Presence of mold may or may not indicate the presence of mycotoxins of concern or that the mycotoxin(s) present should be of concern to feeding of poultry. Mold identification can assist with determining which potential mycotoxins that might be produced. Producers who grow their own corn can scout their fields prior to harvest and determine the different types of ear rot present which would indicate indirectly the types of mold present (See Steps to take when mold is present in corn [PDF]).
Mycotoxin production by the mold will vary as specific stress conditions are needed to produce the mycotoxins. Depending on the type of mycotoxin, level, poultry species and age, and duration of feeding, effects can range from not noticeable, or some depression in performance to acute conditions associated with clinical signs and toxicity. Certain combinations of mycotoxins often have more devastating effects at much lower levels in the feed.
In temperate climate regions, with cold, wet conditions pre-harvest, it is anticipated that Fusarium type molds will be the most prevalent. The main identified mycotoxins that can be produced by various Fusarium species include trichothecenes (T-2 toxin, diacetoxyscirpenol or DAS, vomitoxin or deoxynivalenol or DON), zearalenone (ZEA), and fumonisins. Grains contaminated with ZEA or fumonisins appear to be tolerated by poultry. A feed level as high as 800ppm ZEA was not detrimental. The FDA maximum recommended level (2001) for the total of all fumonisins is 30 ppm in corn and corn byproducts (used at not more than 50% of the diet) for breeding poultry and 100 ppm for poultry raised for slaughter.

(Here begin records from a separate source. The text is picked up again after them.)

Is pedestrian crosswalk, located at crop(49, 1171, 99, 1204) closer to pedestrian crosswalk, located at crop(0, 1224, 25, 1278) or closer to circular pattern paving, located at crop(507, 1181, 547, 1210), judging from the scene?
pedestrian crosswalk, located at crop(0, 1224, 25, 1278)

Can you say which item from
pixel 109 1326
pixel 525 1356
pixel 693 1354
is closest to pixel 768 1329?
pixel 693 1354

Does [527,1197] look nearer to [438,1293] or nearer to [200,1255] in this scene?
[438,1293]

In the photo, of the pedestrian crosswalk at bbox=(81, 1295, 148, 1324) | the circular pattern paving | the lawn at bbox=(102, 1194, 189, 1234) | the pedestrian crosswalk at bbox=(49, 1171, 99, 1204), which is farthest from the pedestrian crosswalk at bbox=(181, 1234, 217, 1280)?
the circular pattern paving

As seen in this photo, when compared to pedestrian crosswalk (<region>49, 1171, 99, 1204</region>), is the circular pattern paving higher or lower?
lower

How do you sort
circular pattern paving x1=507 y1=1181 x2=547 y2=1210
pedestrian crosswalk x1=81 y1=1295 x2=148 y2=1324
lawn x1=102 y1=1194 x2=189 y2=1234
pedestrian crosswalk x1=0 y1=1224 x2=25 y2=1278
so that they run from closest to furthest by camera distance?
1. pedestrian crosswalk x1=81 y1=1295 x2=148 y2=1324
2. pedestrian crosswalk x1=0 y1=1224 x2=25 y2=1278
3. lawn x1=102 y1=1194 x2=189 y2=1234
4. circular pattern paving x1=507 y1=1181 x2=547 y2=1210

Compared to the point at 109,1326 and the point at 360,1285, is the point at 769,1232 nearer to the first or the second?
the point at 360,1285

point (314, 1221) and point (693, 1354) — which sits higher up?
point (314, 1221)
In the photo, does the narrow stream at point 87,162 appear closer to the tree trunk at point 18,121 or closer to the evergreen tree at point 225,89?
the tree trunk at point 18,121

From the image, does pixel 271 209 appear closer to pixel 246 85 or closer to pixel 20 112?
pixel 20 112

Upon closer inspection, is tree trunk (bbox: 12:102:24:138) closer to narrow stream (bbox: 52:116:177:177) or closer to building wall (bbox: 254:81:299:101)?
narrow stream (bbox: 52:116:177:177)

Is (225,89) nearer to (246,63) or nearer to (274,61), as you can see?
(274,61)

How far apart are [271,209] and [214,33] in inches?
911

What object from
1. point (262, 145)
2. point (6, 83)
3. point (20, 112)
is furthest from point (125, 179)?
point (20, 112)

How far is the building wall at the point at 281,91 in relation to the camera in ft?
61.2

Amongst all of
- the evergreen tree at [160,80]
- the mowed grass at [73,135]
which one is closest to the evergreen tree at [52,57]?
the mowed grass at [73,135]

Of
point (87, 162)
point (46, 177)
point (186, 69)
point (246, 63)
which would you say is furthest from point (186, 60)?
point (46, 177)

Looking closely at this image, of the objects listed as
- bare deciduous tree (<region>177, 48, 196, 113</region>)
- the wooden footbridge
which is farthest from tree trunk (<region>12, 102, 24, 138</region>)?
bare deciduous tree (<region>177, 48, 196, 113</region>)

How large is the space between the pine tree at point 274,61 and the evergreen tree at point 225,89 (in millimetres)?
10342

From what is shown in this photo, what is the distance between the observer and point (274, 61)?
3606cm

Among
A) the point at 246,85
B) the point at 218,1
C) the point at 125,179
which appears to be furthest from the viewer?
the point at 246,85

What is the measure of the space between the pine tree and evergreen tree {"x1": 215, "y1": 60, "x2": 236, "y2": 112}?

The trichothecenes represent more of a risk. The clinical signs of trichothecenes include necrotic conditions in the gastrointestinal tract of the bird. A typical oral lesion associated with T-2 toxin ingestion is the formation of caseous plaques at the edges of the beak and mouth and on the tongue. Suppression of the immune system can occur as well. Abnormal feathering is observed along with declines in feed intake, growth and in egg layers, decreased egg production and shell quality.
Chickens and turkeys are considered to be less sensitive to DON as compared to T-2 toxin and DAS. DON however, can be a common contaminant of corn. The FDA advisory maximum level (2001) for DON is 10 ppm in corn and corn byproducts and 5 ppm in finished feed for chickens. Individual research studies showed no negative performance effects to 5 ppm, 20 ppm and 4.4 ppm of DON for broilers, layers, and turkey poults, respectively. In breeding chickens though, levels of DON to 5ppm resulted in a higher incidence of chick developmental abnormalities and unabsorbed yolk sac and delayed ossification. Recent studies where turkeys were fed diets naturally contaminated with Fusarium mold showed reduced body weight and impaired the immune system in growing turkeys. Levels of DON ranged from 2.2 to 3.3 ppm.
T-2 toxin and DAS are considered to be more toxic to poultry than aflatoxin. Studies with broilers indicated negative effects with levels of 1-4 ppm T-2 toxin with long term feeding of 0.4 ppm causing oral lesions. In laying hens, feeding levels of 1-4 ppm T-2 toxin resulted in decreased feed intake and egg production. In broiler breeders, 5 ppm decreased feed intake but no decrease in fertility or hatchability. DAS levels of .5 and 2 ppm decreased hatchability and egg production, respectively. When chicks and turkey poults were fed the same amount of T-2 toxin, turkey poults were more negatively affected than the chicks. Ducklings and pigeons are very sensitive. T-2 toxin has also been shown to interact with Salmonella spp resulting in increased mortality and lowered resistance to infection. T-2 toxin reduces the effectiveness of some anticoccidial ionophores. Presence in the feed of combinations of T-2 toxin and aflatoxin or T-2 toxin and DON can result in more severe effects than that experienced by the presence of the single mycotoxin in the feed.
Unfortunately, mycotoxins once present in the grain, are not decreased or destroyed by typical feed manufacturing processes. Ideally the feeding of Fusarium contaminated grains should be avoided especially for younger birds or egg producing poultry. Producers may want to consider a feed additive that binds or detoxifies the mycotoxins if levels are considered to be too high. Binding or sequestering the mycotoxin prevents its absorption in the gut. Some silicate minerals (bentonites and zeolites) have been shown to bind primarily aflatoxin but not other mycotoxins. Any such product should be thoroughly researched for its efficacy as there is wide variability in effectiveness. Another type of product is derived from yeast cell walls which has activity against Fusarium-produced mycotoxins and aflatoxin. Again any such product should be researched as to its efficacy in live animal models for the different types of mycotoxins and safety of use.